Tag Archives: Management

Gerry McGovern thinks website management is boring

25 May

Remember my new internet superhero Gerry McGovern?

Well he made my heart go pitter patter when I read his latest post Great websites are boring to manage.

Super T'ai by itty bitties for you

That isn’t to say I agree with everything he says. But I adore his sock-it-to-em style.

I manage a website and my job is never boring. Or rarely so.

Over the last few months I’ve realised something about my working style and what makes me tick: I love a good challenge. I enjoy troubleshooting. I like to fix the problem. Or at least try.

In his article, Gerry says he hates doing website reviews, checking the accuracy of older information. Well I’m lucky. I like ongoing review. I usually find it’s a good excuse to tighten up website copy.

Gerry says that “… doing interesting and challenging work is often what makes problems for websites, making them technically complicated, graphically overwrought and content heavy.”

In redeveloping the National Screen Institute website we worked hard to avoid these pitfalls. But I do think it’s an ongoing challenge for web managers to keep things simple, go easy on the graphics and always use less words than you think you need.

Gerry goes on to say “Day-to-day web management is about rolling up your sleeves and getting your hands dirty with the nitty gritty stuff. But remember: You get paid to be bored.”
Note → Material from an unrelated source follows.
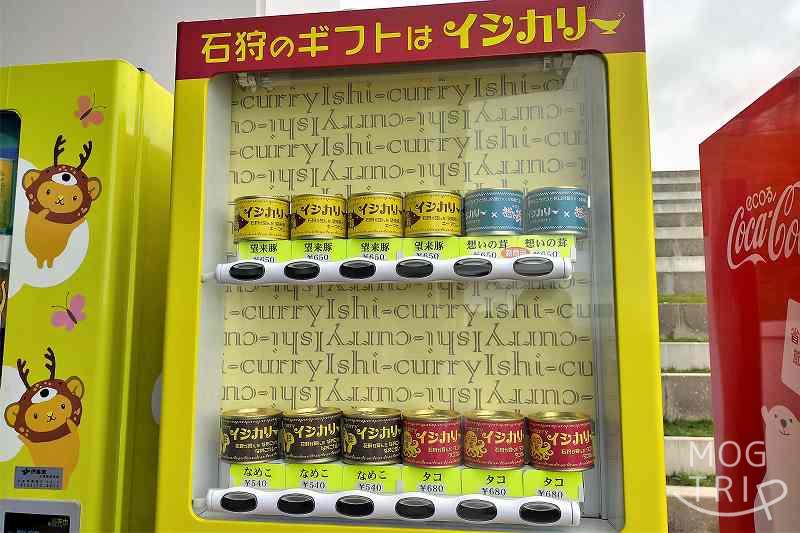 イシカリー｜イシカン　自動販売機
That’s me – I’m there rolling up my sleeves every day getting my hands covered in grease. And rarely is it boring work. I’m sourcing free Flash slide generators, editing audio interviews, uploading video to YouTube, keeping an eye on our Twitter account, creating online ads, testing our film festival content, scouring the latest news for stuff I can post to our website and always, always thinking about how to improve things without being technically complicated and or spending much money.

That isn’t to say everything I do is on a shoestring – in one of my ‘improvement’ moments I had an idea for a major change on our website (which will roll out in June sometime). And I’m very excited about it. It’s a basic feature (yeah, Gerry might think it was boring) but it came about because of ongoing website review.
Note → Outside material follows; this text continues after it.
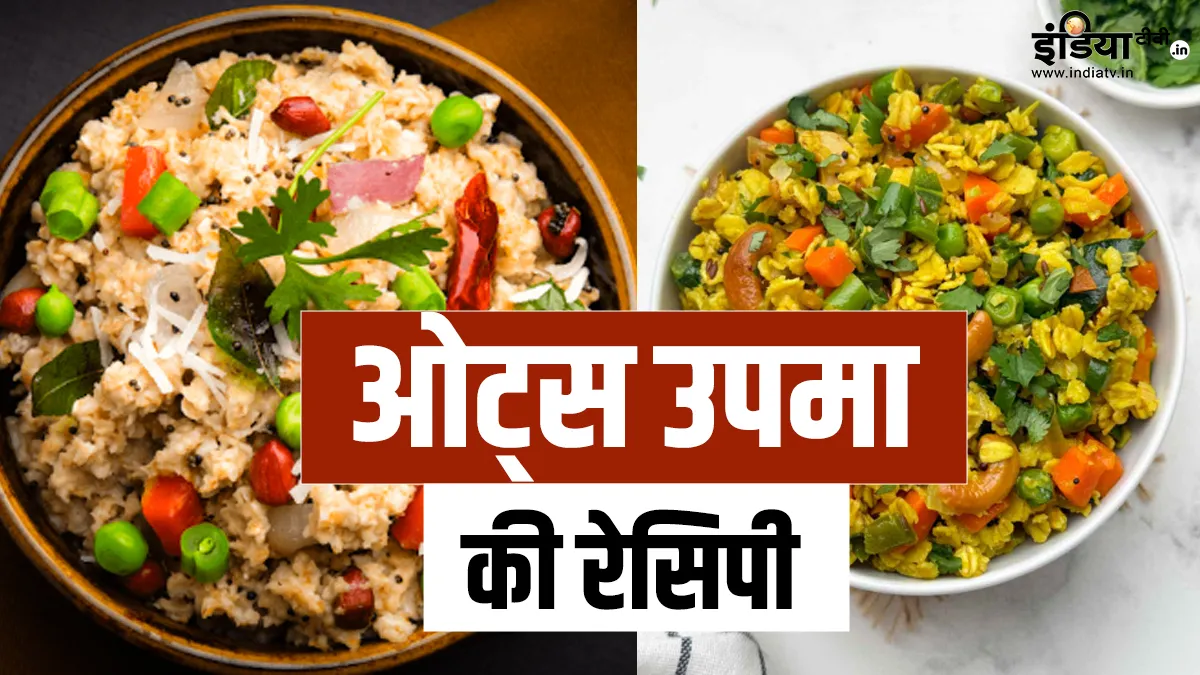 ओट्स उपमा- India TV Hindi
Gerry McGovern will continue to write things that make my heart go pitter patter. And I will continue to be excited about the simple stuff.

Photo courtesy of ittybittiesforyou via a Creative Commons Licence

How to manage a website

30 Jan

Something very important was underlined for me today.

In my opinion, my dear colleagues at the National Screen Institute have always been exceptional.

And I’ve come to appreciate I need those exceptional people in place so that I can do my job as a web manager.

And before you ask, no, this isn’t some sycophantic post.

I’m serious.

Many of the staff at the National Screen Institute are vital to the process of website management.

Each person plays to their strengths and together we make it happen.

So why was this underlined today?

I work with our manager of corporate communications to pull together information for a certain section of our website. It’s an important section so invariably there’s much news.

The timing and organisation of that news is expertly handled by the corporate communications manager. She and I make a brilliant team. Really.

Each week I post the information and I know I can rely on her to get the stuff together. So while I’m juggling 72 things I know this is taken care of.

And our marketing and communications manager flagged an idea we’d had many months ago. A great idea that was still sitting in my back pocket. She’s going to drive that project.

If you want to manage a website well, surround yourself with great people.

They should be folks you know you can rely on. Once you’ve got them in place everything else is easy.

I don’t have endless schedules created in Excel.

I don’t have daily or weekly website meetings.

Instead, I have colleagues that I can communicate with. I can walk to their desk and have a conversation.

If you don’t have this bit right then you’re buggered.